◆ Exercise input ◆
(begin)
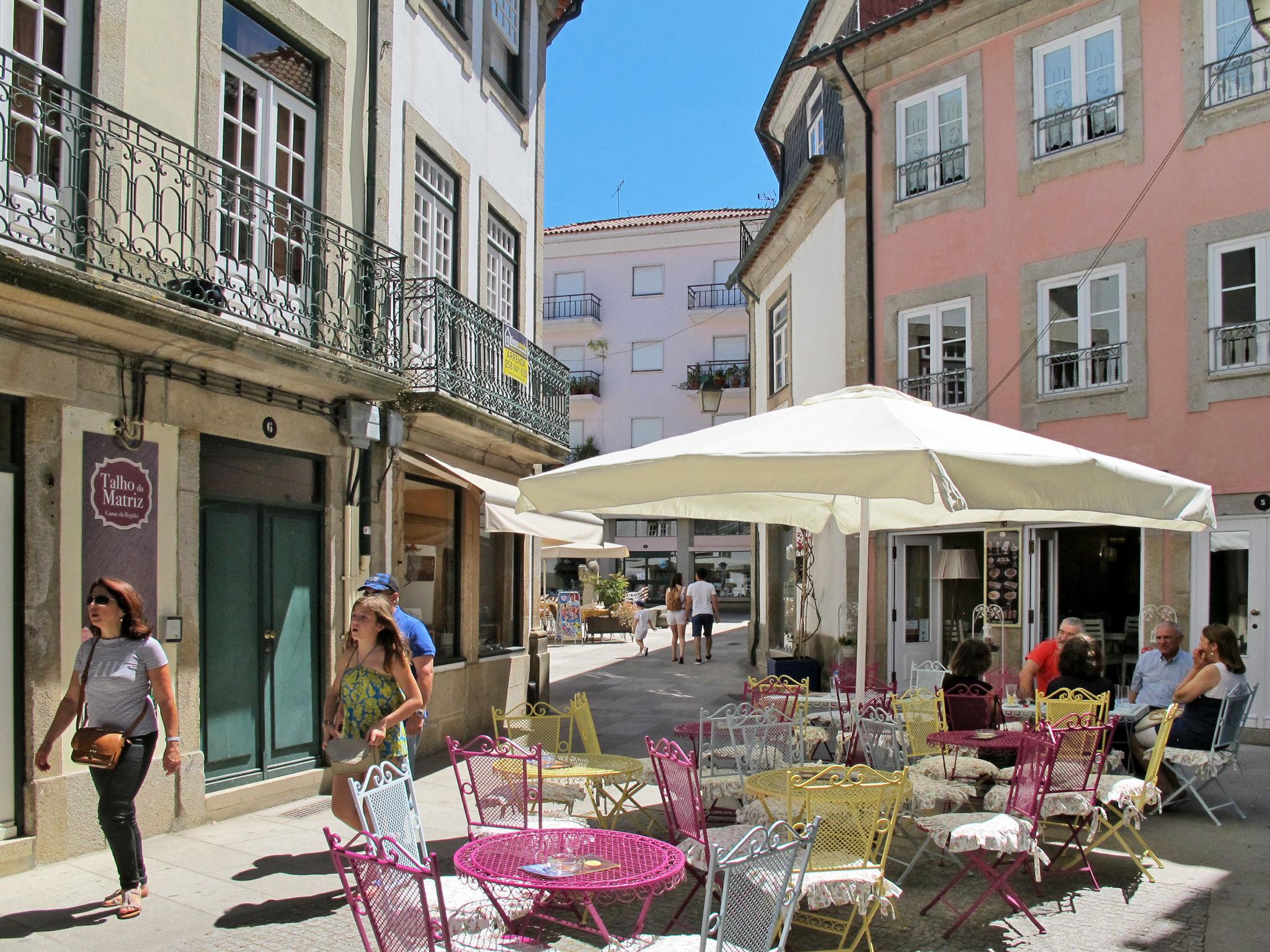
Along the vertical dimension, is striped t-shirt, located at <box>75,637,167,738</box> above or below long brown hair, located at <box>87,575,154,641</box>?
(end)
(begin)
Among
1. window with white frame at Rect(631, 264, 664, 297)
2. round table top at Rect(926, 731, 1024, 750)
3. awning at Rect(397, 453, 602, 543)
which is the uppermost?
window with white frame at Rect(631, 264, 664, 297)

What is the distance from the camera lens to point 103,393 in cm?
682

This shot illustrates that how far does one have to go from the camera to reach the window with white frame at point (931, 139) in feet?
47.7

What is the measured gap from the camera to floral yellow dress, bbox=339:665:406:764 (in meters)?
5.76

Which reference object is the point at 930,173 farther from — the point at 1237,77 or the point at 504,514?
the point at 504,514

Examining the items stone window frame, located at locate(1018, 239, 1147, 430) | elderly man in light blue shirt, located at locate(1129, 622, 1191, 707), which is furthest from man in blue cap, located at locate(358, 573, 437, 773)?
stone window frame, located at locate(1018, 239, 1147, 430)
(end)
◆ Task details ◆
How many lines in the entries above contain the word "white"? Reply with the number alone.

◆ Exercise response ◆
3